**Available data:**
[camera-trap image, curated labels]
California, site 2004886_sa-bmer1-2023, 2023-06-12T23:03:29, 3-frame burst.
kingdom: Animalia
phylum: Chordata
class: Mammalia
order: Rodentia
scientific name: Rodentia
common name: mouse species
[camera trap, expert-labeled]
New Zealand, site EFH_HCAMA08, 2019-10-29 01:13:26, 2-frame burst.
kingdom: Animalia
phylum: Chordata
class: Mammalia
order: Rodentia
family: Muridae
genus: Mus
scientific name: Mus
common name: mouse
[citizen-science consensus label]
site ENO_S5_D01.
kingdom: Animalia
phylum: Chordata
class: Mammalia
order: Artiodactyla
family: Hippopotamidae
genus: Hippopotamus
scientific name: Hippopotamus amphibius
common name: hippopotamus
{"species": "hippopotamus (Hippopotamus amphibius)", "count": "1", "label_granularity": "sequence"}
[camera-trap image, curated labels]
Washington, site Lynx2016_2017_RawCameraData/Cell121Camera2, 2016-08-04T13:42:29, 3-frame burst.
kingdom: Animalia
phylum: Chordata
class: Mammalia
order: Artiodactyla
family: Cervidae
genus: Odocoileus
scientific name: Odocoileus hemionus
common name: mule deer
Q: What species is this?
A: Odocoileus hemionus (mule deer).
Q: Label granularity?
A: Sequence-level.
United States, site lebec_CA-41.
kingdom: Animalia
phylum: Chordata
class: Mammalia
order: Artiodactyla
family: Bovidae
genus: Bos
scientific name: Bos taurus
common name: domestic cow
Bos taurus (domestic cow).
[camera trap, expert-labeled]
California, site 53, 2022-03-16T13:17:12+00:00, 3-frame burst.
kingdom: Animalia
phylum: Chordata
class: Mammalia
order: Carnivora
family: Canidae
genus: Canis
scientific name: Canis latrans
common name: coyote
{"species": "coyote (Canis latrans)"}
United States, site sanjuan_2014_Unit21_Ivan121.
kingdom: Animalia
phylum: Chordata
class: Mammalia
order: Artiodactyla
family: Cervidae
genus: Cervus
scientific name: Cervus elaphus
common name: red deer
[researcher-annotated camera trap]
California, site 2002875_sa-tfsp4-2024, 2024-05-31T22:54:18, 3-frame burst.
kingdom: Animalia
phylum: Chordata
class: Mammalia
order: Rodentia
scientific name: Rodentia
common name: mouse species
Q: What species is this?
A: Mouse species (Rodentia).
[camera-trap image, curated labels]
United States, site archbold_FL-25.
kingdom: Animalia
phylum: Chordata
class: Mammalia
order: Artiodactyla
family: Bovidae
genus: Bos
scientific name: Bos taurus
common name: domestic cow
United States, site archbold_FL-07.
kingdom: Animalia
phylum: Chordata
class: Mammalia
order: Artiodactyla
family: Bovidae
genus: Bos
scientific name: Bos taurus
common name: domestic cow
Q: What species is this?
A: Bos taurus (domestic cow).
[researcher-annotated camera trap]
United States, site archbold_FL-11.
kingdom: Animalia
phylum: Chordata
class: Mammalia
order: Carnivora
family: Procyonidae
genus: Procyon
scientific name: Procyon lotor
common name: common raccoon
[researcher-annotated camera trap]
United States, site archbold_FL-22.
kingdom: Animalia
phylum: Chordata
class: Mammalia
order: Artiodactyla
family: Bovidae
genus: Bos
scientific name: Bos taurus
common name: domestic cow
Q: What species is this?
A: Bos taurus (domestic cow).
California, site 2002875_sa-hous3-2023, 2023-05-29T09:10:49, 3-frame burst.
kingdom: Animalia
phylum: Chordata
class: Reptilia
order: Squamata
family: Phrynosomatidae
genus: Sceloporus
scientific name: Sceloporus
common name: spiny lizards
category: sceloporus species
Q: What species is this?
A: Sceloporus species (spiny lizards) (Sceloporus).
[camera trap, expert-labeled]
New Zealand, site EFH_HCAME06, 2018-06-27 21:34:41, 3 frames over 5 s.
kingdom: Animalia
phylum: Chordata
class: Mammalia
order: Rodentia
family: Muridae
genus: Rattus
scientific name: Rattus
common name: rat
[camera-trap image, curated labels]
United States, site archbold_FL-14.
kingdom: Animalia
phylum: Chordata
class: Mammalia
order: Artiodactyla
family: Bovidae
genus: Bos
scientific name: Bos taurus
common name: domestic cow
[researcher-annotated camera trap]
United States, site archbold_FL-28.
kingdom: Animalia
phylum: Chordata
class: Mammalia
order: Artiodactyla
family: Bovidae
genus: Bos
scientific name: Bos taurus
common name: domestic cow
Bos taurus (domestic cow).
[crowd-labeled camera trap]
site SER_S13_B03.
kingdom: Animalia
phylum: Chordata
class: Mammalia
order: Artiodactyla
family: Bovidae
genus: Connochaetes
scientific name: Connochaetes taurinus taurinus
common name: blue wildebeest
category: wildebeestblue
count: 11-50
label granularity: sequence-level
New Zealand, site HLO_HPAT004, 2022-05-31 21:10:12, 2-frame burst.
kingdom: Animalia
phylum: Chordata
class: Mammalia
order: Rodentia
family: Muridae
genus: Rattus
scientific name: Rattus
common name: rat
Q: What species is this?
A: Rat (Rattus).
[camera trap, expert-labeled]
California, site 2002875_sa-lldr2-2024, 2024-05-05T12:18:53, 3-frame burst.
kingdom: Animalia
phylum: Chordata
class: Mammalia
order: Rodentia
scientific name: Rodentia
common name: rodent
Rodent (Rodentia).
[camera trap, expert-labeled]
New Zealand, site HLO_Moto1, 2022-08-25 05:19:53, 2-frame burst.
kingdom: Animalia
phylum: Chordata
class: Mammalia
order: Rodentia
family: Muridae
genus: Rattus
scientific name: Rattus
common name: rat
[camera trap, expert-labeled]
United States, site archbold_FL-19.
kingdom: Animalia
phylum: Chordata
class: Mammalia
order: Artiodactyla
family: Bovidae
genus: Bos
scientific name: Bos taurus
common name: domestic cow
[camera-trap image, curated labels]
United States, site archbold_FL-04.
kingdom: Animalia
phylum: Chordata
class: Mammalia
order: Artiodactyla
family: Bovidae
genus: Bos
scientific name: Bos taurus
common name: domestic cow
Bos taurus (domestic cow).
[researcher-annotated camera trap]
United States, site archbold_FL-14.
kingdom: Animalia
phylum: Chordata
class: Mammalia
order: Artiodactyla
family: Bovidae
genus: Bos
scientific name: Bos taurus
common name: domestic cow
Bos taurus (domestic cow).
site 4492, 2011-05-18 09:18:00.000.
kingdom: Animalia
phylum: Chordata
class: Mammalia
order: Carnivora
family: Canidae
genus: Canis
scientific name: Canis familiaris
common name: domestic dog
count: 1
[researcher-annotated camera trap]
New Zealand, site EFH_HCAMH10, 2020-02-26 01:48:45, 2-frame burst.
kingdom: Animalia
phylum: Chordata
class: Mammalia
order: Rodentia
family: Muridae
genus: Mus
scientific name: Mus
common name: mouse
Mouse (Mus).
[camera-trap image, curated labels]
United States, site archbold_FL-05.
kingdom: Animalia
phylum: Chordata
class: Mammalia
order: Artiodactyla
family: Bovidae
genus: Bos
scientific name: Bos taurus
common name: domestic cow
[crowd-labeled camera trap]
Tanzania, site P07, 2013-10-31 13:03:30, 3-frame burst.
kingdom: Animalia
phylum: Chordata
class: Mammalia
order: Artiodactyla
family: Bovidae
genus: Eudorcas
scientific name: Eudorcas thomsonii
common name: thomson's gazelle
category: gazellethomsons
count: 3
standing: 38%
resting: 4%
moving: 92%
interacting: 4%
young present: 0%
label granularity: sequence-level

**What this task involves:** Go through the records from the first line and copy each one exactly, ending after the line that contains "genus: Cervus". Give nothing else.

**The completed task:**
[camera-trap image, curated labels]
California, site 2004886_sa-bmer1-2023, 2023-06-12T23:03:29, 3-frame burst.
kingdom: Animalia
phylum: Chordata
class: Mammalia
order: Rodentia
scientific name: Rodentia
common name: mouse species
[camera trap, expert-labeled]
New Zealand, site EFH_HCAMA08, 2019-10-29 01:13:26, 2-frame burst.
kingdom: Animalia
phylum: Chordata
class: Mammalia
order: Rodentia
family: Muridae
genus: Mus
scientific name: Mus
common name: mouse
[citizen-science consensus label]
site ENO_S5_D01.
kingdom: Animalia
phylum: Chordata
class: Mammalia
order: Artiodactyla
family: Hippopotamidae
genus: Hippopotamus
scientific name: Hippopotamus amphibius
common name: hippopotamus
{"species": "hippopotamus (Hippopotamus amphibius)", "count": "1", "label_granularity": "sequence"}
[camera-trap image, curated labels]
Washington, site Lynx2016_2017_RawCameraData/Cell121Camera2, 2016-08-04T13:42:29, 3-frame burst.
kingdom: Animalia
phylum: Chordata
class: Mammalia
order: Artiodactyla
family: Cervidae
genus: Odocoileus
scientific name: Odocoileus hemionus
common name: mule deer
Q: What species is this?
A: Odocoileus hemionus (mule deer).
Q: Label granularity?
A: Sequence-level.
United States, site lebec_CA-41.
kingdom: Animalia
phylum: Chordata
class: Mammalia
order: Artiodactyla
family: Bovidae
genus: Bos
scientific name: Bos taurus
common name: domestic cow
Bos taurus (domestic cow).
[camera trap, expert-labeled]
California, site 53, 2022-03-16T13:17:12+00:00, 3-frame burst.
kingdom: Animalia
phylum: Chordata
class: Mammalia
order: Carnivora
family: Canidae
genus: Canis
scientific name: Canis latrans
common name: coyote
{"species": "coyote (Canis latrans)"}
United States, site sanjuan_2014_Unit21_Ivan121.
kingdom: Animalia
phylum: Chordata
class: Mammalia
order: Artiodactyla
family: Cervidae
genus: Cervus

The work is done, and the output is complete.